Arthur flushed, flashed, clenched his fists; but the planer was between him and Waugh, and that gave Waugh's tremendous shoulders and fists a chance to produce a subduing visual impression. A man, even a young man, who is nervous on the subject of his dignity, will, no matter how brave and physically competent, shrink from avoidable encounter that means doubtful battle. And dignity was a grave matter with young Ranger in those days.

"Don't hoist your dander up at me," said Waugh. "Get it up agin' yourself. Bud, next time he soldiers on you, send him to me."

"All right, sir," replied Bud, with a soothing grin. And when Waugh was gone, he said to Arthur, "Don't mind him. Just keep pegging along, and you'll learn all right."

Bud's was the tone a teacher uses to encourage a defective child. It stung Arthur more fiercely than had Waugh's. It flashed on him that the men—well, they certainly hadn't been looking up to him as he had been fondly imagining. He went at his work resolutely, but blunderingly; he spoiled a plank and all but clogged the machine. His temper got clean away from him, and he shook with a rage hard to restrain from venting itself against the inanimate objects whose possessing devils he could hear jeering at him through the roar of the machinery.

"Steady! Steady!" warned good-natured Rollins. "You'll drop a hand under that knife."
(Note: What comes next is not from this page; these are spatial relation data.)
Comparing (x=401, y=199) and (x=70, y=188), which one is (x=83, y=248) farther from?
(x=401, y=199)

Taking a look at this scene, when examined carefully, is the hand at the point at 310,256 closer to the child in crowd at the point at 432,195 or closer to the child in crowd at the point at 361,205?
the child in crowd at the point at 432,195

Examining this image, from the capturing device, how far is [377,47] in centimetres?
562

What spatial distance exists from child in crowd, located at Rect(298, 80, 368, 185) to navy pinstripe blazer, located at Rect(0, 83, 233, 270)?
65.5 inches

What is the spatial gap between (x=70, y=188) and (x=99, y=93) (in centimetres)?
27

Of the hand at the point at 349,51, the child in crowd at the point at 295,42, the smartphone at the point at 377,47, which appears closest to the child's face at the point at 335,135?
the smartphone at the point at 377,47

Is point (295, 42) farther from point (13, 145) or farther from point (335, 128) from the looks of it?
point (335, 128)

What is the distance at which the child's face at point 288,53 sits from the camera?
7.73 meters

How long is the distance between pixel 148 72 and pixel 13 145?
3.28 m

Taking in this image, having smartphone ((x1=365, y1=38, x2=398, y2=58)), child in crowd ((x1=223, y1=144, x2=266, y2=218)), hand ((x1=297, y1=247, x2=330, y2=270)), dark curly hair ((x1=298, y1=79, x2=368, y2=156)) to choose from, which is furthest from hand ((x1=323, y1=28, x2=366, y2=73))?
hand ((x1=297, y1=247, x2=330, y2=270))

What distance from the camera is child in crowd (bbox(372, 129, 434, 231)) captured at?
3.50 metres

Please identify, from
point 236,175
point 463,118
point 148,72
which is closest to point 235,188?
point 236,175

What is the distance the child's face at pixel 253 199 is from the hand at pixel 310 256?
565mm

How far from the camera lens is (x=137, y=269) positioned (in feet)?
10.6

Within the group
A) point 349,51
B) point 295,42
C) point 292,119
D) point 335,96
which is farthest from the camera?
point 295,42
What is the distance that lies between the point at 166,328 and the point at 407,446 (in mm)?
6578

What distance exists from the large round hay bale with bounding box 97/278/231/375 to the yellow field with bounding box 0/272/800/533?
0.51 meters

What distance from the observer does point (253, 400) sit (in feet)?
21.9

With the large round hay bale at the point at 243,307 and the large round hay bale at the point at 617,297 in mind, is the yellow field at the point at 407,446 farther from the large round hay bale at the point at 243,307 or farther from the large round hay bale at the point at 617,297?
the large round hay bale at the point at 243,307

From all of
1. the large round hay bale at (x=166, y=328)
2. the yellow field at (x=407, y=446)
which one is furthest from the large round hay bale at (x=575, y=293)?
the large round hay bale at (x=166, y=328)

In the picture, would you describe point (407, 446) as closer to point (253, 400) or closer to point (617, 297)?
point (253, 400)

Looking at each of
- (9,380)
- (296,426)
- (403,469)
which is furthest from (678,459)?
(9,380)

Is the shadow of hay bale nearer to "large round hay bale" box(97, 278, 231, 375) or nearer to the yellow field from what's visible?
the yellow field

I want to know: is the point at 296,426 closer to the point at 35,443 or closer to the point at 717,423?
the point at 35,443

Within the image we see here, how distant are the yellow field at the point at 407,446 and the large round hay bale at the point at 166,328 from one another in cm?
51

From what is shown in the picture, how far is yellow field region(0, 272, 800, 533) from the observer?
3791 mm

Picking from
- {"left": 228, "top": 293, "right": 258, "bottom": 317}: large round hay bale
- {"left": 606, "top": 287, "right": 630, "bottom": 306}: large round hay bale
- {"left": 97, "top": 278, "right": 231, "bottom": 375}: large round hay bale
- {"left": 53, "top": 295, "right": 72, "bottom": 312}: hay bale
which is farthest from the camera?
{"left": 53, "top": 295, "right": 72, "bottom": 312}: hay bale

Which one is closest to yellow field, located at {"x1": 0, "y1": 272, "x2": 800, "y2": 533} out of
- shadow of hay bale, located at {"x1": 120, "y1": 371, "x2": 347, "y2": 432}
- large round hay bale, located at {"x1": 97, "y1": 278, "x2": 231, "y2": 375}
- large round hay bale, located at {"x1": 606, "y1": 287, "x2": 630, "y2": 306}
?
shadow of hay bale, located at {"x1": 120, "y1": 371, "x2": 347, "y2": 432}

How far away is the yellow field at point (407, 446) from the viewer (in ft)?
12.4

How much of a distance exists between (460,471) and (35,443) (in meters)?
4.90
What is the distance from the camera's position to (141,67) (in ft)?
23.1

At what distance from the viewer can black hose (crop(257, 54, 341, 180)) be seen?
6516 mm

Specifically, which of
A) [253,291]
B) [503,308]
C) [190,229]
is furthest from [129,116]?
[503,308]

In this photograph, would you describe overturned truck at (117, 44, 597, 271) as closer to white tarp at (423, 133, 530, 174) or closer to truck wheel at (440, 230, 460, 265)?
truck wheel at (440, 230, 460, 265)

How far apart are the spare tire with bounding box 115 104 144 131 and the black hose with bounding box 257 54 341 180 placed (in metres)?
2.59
The words had just reached Arthur when he gave a sharp cry. With a cut as clean as the edge that made it, off came the little finger of his left hand, and he was staring at it as it lay upon the bed of the planer, twitching, seeming to breathe as its blood pulsed out, while the blood spurted from his maimed hand. In an instant Lorry Tague had the machine still.

"A bucket of clean water," he yelled to the man at the next planer.

He grabbed dazed Arthur's hand, and pressed hard with his powerful thumb and forefinger upon the edges of the wound.

"A doctor!" he shouted at the men crowding round.

Arthur did not realize what had happened until he found himself forced to his knees, his hand submerged in the ice-cold water, Lorry still holding shut the severed veins and arteries.